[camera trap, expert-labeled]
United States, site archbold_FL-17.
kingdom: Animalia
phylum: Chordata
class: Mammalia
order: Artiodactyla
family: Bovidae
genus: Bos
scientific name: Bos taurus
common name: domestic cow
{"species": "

----------

▶ _YOUR TASK_:
Your answer should be the line with "United States, site archbold_FL-17." and all lines after it in the listing above, repeated exactly. No other lines belong.

▶ _SOLUTION BELOW_:
United States, site archbold_FL-17.
kingdom: Animalia
phylum: Chordata
class: Mammalia
order: Artiodactyla
family: Bovidae
genus: Bos
scientific name: Bos taurus
common name: domestic cow
{"species": "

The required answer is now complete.